Ich zählte noch einmal bis zehn. Meine Gefühle blieben die gleichen.

»Sehr viel. Stellen Sie sich einen Russen vor, wie er das Wort ›Suki‹ ausspricht, das Ärgste, was sich im Russischen über Frauen sagen läßt. ›Suki‹ ist nur die Verkleinerungsform zu ›Sukkuben‹, müssen Sie wissen. Das kommt vom Katholizismus her, Sie kennen das sicher: Pseudodemetrius II., Marina Mnishek und so weiter, Polen, wo man hinsieht, kurz, das Chaos, die berühmte Zeit der smuta. Seit damals hat sich das eingebürgert. Übrigens hat auch der Panmongolismus dort seinen Ursprung, ich habe erst letztens darüber nachgedacht. Aber das führt vom Thema weg. Was wollte ich sagen: Suki« (ich nahm das Wort genüßlich noch einmal in den Mund) »wenn es heißt, alle Weiber sind Suki, also meinetwegen Schlampen oder so, dann heißt das im Grunde, das Leben ist ein Traum, und Ihren Flieder, den träumen wir mit. Und dazu die ganzen Suki-Schlampen.« (ich ließ das »s« richtig schön zischen) »… dazu. Also die Weiber, meine ich.«

Anna zog an ihrer Zigarette. Die Haut über ihren Wangenknochen rötete sich ein wenig, und ich fand, dies stand ihrem blassen Gesicht außerordentlich gut.

»Ich überlege gerade«, sagte sie, »ob ich Ihnen den Champagner in die Fresse kippen soll.«

»Ich weiß nicht recht«, erwiderte ich. »So intim sind wir nun auch wieder nicht miteinander.«

Im nächsten Augenblick schlug mir ein Fächer aus kristallklaren Tropfen ins Gesicht – ihr Glas war fast voll gewesen, und sie hatte es so heftig ausgekippt, daß ich für kurze Zeit blind war.
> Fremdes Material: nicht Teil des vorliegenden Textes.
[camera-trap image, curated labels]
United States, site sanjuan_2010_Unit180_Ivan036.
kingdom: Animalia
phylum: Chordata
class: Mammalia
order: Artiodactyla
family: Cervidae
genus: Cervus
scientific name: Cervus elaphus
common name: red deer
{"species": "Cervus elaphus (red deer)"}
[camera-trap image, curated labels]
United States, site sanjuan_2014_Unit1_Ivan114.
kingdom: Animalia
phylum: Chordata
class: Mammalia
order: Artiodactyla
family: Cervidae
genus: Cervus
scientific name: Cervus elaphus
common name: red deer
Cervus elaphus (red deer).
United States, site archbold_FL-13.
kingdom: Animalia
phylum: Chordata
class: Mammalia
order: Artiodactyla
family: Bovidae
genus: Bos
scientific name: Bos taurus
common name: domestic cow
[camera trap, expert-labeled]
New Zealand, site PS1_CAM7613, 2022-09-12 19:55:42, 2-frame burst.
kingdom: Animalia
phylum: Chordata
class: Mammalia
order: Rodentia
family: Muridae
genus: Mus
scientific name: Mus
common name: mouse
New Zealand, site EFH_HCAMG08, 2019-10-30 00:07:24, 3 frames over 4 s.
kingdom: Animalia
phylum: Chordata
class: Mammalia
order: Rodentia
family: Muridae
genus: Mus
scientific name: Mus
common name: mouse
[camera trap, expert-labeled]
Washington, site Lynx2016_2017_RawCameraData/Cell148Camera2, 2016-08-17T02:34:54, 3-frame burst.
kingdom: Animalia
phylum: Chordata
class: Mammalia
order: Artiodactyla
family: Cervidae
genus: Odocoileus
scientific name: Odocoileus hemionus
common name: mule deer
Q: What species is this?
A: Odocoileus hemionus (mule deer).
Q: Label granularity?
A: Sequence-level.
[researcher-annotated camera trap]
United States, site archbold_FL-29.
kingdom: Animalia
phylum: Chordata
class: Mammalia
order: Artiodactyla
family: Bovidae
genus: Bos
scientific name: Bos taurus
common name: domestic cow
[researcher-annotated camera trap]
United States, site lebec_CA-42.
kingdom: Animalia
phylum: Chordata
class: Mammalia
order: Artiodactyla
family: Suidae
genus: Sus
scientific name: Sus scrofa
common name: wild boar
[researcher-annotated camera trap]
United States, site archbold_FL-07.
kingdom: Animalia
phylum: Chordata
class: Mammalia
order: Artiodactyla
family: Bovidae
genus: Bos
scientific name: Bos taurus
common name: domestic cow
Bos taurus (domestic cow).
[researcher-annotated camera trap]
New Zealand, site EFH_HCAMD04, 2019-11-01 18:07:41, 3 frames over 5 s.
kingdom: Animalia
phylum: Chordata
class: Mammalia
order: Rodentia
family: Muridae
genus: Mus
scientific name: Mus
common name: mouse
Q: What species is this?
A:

»Entschuldigen Sie«, sagte Anna bestürzt, »aber Sie haben es selbst …«

»Schon gut«, sagte ich.

Champagner hat eine Eigenschaft, die einem nützlich werden kann: Ergreift man die Flasche, stopft den Daumen in den Hals und schüttelt einige Male kräftig, so spritzt beinahe aller Inhalt als schäumender Strahl unterm Finger hervor. Ich meine, diese Verfahrensweise muß schon zu Lermontows Zeiten im Schwange gewesen sein; es gibt von ihm eine Gedichtzeile, die sehr darauf schließen läßt, daß er persönlich mit ihr Bekanntschaft machte:

»… so wie die moosbedeckte Flasche all die Jahre
den Strahl schäumenden Weins in sich gefangenhält …«

Natürlich ist es schwer, Vermutungen über das Innenleben eines Mannes anzustellen, der beschlossen hat, dem Bösen ins Auge zu blicken, und dann doch nur ein Poem über einen fliegenden Husarenoberst zuwege bringt. Darum will ich nicht beschwören, Lermontow hätte Frauen mit Champagner bespritzt, aber für wahrscheinlich halte ich es durchaus – eingedenk seiner ständigen Besorgnis in geschlechtlichen Fragen einerseits, jener unanständigen, doch ganz und gar nicht zu bezähmenden Assoziationen andererseits, die einen bei dieser Verrichtung, so sie auf eine schöne junge Frau abzielt, einfach überkommen. Ich muß zugeben, daß ich ihnen vollends erlag.

Der größte Teil des Champagners landete auf Annas Rock und Jacke. Ich hatte auf das Gesicht gezielt, den Strahl jedoch in einem seltsamen Anflug von Befangenheit im letzten Moment tiefer gelenkt.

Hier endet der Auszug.